Normalizes the sample, i.e., all multiplied by the sample type (-1 ) , there are:
Perceptron learning algorithm training set of known categories, finding a formula to meet the weight vector.
2. algorithm steps
( 1 ) selecting N sub belongs and the class of the pattern constituting a sample set of training samples { X- 1 , ..., X- N } constituting augmented in vector form, and the normalization process. Take any initial value of the weight vector W is (. 1) , the iteration begins. Iterations K =. 1 .

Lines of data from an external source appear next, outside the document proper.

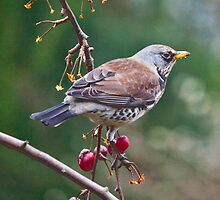 British Birds by Krys Bailey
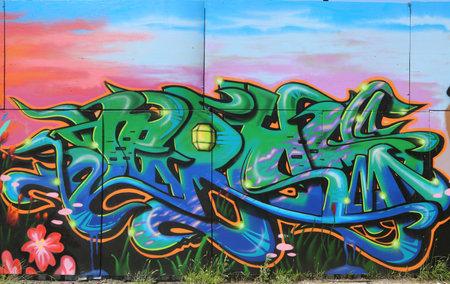 NEW YORK - AUGUST 1, 2015: Graffiti art at East Williamsburg in Brooklyn Redakční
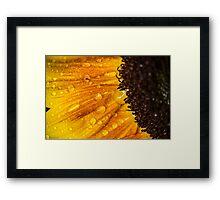 Sunflower 7 Framed Print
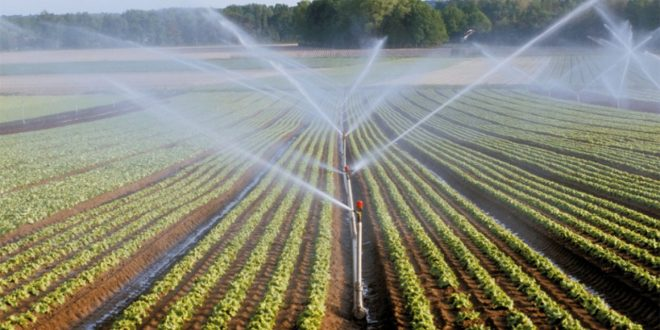 Irrigation : Un projet de grande envergure pour le Sahel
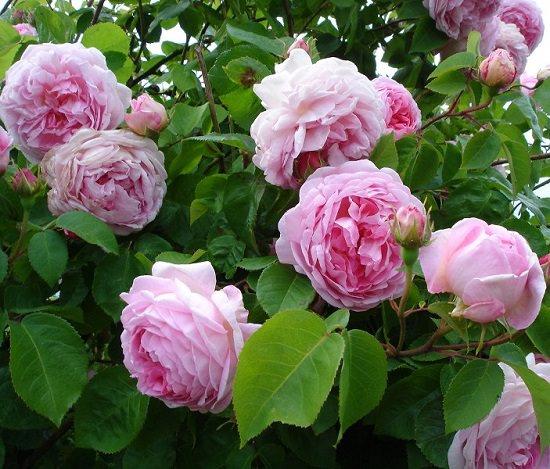 Лучшие сорта роз для подмосковья: характеристики, советы по выбору и уходу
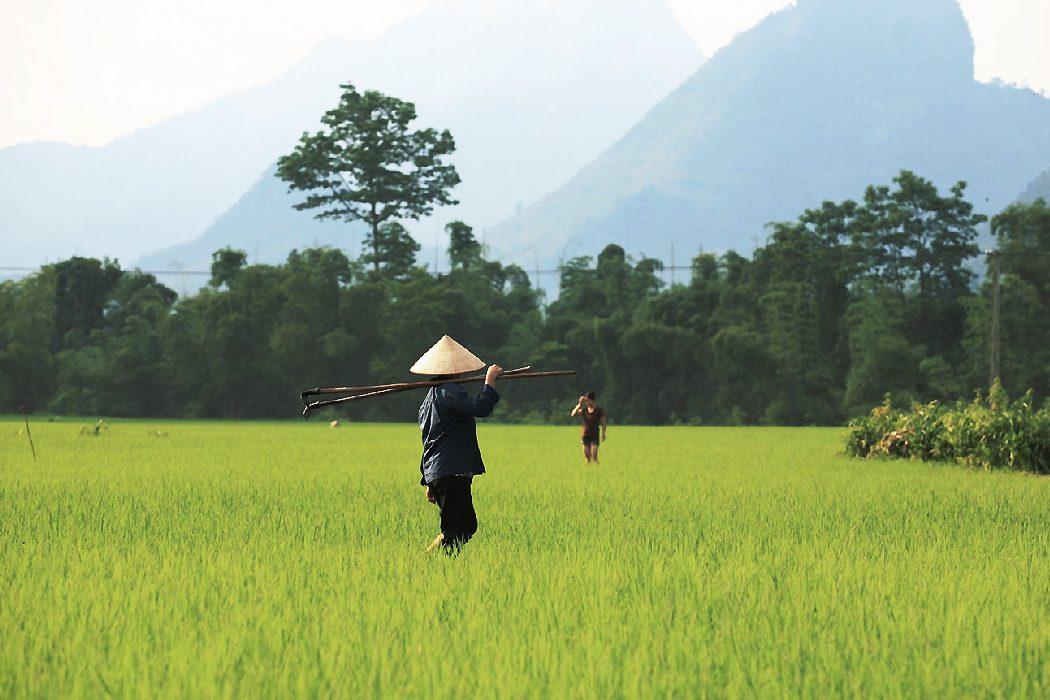 Rucksack Vietnam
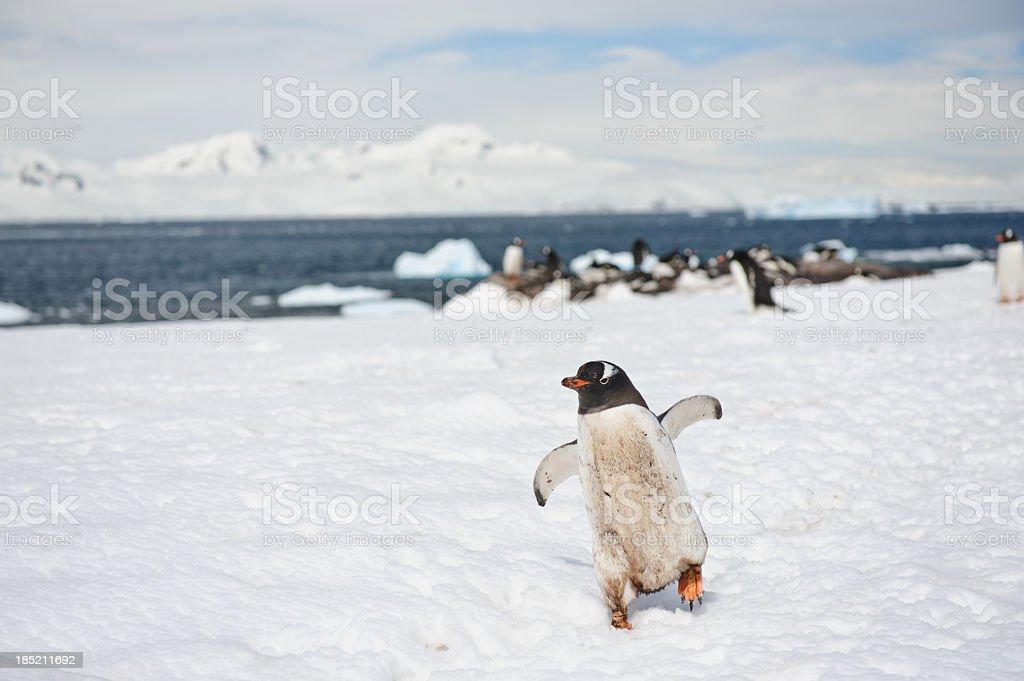 Penguins at Mikklesen Harbour stock photo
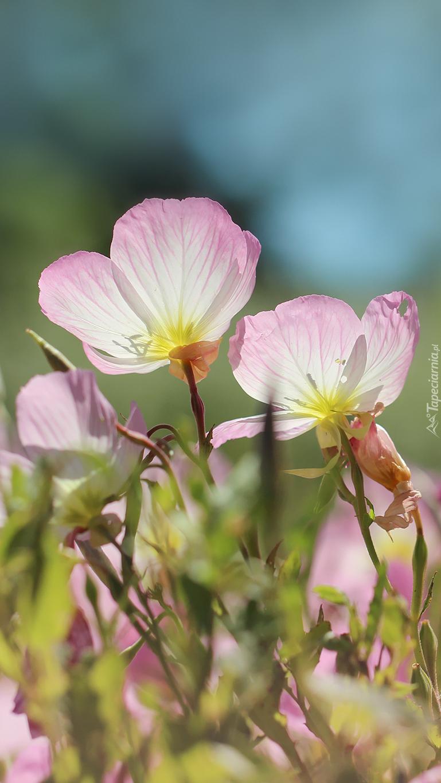 Wiesiołki w kolorze różu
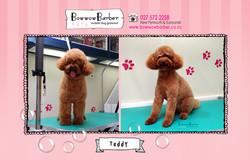 BB FB Post 32 Teddy copy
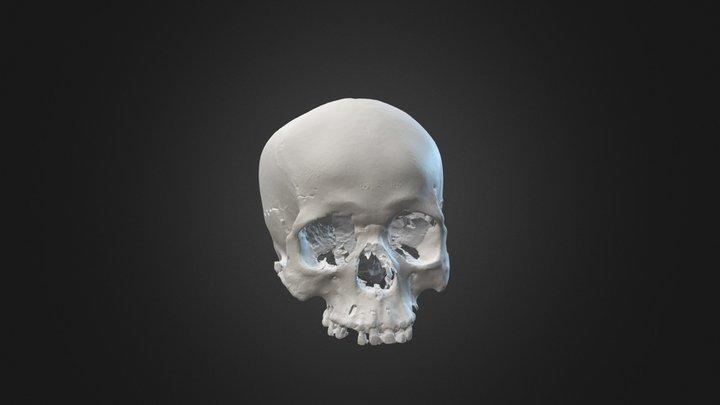 skull 2 3D Model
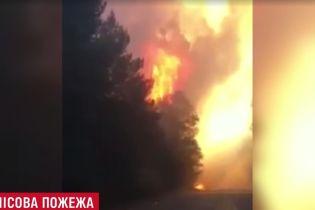 Полтавщина в огні: біля Кременчука запалав ліс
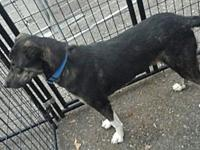 Crosby's story Crosby is the type of dog that can off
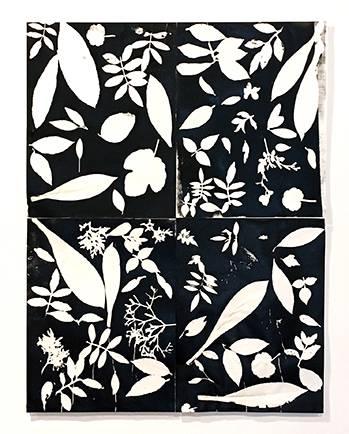 Beauty in Kimonos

(2) for all the training samples with an iteration, computing W is T ( K ) X- I value, and the correction weight vector. Two cases, updated weight vector values:
?? If , classifier of the i th mode do misclassification, the weight vector is corrected to: , C is a correction of the incremental whole.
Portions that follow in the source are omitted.